With the price of owner-occupied housing still prohibitive for most new residents, the demand for rental housing is growing. As a result, new projects are being completed at a swift pace. 12,500 new apartments are scheduled to come online in 2015, 10,000 of which will be built in Manhattan and Brooklyn, the city’s best performing submarkets. This marks a 4 percent increase in completions compared to last year, when 12,000 new units came online.
Though developers responded quickly to the demand for new rental spaces, New York City will maintain vacancy rates well under 3 percent this year—one of the lowest rates in the nation, according to Marcus & Millichap. The wave of new units expected to be delivered this year will result in a 40 basis point climb in vacancy, reaching nearly 2.7 percent. The average vacancy rate in 2014 registered a 30-basis point rise.
Effective rents will continue to push up in 2015, gaining 1.4 percent to $4,090 per month and posting the highest rental rate in the country. However, this is a slight decrease in rent growth compared to 2014 when rents rose 1.8 percent.
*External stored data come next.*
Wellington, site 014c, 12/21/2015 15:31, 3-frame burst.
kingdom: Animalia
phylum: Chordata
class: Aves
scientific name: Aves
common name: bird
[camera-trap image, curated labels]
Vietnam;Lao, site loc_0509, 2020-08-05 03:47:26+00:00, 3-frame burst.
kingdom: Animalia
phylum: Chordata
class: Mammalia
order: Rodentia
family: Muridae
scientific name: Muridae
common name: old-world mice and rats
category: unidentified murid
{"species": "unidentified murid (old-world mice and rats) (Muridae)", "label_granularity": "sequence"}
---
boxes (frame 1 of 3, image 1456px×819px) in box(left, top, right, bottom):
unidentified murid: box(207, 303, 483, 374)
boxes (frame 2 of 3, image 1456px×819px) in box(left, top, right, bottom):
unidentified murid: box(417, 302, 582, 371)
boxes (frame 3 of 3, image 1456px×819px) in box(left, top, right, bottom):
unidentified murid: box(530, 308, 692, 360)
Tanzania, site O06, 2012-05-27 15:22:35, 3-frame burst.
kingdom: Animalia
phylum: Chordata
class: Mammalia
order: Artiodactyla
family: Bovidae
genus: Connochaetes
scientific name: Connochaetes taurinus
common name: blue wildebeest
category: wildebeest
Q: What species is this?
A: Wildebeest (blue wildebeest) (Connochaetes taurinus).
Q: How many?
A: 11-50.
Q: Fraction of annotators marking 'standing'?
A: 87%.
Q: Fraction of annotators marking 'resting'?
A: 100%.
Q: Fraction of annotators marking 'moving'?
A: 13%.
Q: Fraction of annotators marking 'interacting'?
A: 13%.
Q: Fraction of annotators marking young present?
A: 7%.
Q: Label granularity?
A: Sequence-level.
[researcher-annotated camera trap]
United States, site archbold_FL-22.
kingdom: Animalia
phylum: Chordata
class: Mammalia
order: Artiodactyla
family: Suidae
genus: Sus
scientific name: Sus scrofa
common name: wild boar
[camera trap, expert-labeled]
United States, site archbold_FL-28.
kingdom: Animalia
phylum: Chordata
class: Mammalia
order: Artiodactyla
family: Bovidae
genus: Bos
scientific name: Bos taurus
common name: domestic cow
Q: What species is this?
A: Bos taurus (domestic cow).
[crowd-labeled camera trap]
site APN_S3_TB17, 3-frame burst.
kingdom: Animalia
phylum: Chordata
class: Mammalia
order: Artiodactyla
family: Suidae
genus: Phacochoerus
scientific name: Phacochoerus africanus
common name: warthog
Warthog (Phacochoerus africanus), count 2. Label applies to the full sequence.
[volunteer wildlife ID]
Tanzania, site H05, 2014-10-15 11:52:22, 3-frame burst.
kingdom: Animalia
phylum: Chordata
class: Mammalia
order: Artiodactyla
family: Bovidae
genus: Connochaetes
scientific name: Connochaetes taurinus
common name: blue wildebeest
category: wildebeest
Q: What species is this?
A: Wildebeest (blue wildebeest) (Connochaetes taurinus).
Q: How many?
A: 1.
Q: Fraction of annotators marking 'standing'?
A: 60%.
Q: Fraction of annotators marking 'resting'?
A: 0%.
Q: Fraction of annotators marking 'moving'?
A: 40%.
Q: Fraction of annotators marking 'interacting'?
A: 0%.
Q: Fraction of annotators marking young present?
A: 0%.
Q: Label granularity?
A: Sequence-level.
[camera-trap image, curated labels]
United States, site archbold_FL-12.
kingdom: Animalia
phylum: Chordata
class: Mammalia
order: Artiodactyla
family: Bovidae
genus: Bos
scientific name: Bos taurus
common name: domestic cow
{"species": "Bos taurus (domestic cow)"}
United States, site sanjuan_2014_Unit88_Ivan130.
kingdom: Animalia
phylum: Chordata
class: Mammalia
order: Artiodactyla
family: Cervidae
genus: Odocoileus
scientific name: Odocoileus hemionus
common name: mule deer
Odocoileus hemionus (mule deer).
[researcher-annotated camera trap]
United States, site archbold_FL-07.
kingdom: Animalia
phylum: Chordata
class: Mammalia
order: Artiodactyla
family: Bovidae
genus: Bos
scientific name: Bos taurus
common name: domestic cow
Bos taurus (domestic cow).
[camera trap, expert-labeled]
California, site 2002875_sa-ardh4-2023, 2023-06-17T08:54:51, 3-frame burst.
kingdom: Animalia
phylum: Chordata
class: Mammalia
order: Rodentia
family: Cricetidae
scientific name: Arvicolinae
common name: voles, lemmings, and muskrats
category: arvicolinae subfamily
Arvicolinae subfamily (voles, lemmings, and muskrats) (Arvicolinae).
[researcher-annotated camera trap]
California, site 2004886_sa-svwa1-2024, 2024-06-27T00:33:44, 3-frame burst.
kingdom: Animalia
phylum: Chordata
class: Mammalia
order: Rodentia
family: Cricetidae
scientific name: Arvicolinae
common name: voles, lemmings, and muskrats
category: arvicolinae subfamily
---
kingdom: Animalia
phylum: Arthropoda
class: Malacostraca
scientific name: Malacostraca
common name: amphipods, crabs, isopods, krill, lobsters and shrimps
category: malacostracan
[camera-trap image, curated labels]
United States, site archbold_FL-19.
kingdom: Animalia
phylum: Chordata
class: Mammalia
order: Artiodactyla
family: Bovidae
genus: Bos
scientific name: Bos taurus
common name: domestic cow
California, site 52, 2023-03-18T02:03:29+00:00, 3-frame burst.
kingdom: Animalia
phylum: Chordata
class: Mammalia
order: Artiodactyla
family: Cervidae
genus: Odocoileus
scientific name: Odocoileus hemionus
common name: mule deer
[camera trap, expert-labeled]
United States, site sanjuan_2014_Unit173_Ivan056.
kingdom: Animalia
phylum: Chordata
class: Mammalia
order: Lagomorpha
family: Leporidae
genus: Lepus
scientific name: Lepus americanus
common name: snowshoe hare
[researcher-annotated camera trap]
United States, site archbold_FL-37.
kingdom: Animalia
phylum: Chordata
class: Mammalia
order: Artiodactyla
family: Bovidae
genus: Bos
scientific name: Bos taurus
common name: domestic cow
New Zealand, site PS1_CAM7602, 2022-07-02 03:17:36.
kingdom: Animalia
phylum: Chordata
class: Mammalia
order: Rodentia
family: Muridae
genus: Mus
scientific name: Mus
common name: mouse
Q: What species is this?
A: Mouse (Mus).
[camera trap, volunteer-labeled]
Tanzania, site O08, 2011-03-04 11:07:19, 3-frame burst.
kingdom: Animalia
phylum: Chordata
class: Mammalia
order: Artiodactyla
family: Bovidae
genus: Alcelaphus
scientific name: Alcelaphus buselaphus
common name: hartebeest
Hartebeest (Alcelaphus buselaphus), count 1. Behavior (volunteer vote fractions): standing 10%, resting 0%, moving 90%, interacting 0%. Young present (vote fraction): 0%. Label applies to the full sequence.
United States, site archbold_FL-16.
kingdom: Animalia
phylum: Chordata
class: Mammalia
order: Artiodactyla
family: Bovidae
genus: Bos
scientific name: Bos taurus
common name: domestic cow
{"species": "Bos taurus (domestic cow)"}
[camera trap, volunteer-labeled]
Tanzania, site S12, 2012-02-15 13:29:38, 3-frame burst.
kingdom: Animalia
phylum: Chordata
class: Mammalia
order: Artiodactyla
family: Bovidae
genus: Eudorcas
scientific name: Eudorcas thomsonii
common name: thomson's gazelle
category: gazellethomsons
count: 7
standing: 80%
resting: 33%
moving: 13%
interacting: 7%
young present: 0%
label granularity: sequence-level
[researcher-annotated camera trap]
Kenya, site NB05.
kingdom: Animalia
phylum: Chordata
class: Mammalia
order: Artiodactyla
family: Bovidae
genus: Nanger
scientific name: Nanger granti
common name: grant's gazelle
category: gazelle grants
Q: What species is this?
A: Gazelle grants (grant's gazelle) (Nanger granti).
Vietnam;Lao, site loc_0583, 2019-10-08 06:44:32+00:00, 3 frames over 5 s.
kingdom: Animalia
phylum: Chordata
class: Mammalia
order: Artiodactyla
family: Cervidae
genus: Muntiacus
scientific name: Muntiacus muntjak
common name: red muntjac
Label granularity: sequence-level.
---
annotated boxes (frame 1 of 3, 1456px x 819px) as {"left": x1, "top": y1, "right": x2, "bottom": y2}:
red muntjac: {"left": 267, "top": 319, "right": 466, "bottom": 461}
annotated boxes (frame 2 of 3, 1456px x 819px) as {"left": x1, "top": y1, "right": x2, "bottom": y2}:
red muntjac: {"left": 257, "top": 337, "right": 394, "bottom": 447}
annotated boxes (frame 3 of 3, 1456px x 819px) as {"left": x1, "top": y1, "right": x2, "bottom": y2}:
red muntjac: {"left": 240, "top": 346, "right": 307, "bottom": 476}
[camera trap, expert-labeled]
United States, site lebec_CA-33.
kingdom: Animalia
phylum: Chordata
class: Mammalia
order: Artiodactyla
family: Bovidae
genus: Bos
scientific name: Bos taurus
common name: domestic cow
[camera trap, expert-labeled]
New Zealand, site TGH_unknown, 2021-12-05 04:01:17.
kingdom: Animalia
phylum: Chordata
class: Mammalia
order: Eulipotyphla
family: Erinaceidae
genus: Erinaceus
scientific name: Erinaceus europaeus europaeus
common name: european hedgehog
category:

New York City’s stable economy will continue to lure international investors who are looking to deploy capital in safe markets. Investors will continue to be active throughout the city, especially in Manhattan, where cap rates are expected to fall below 4 percent. Many deep-pocketed buyers are expected to invest in northern and downtown Brooklyn, looking for Class B/C assets located in transitioning areas.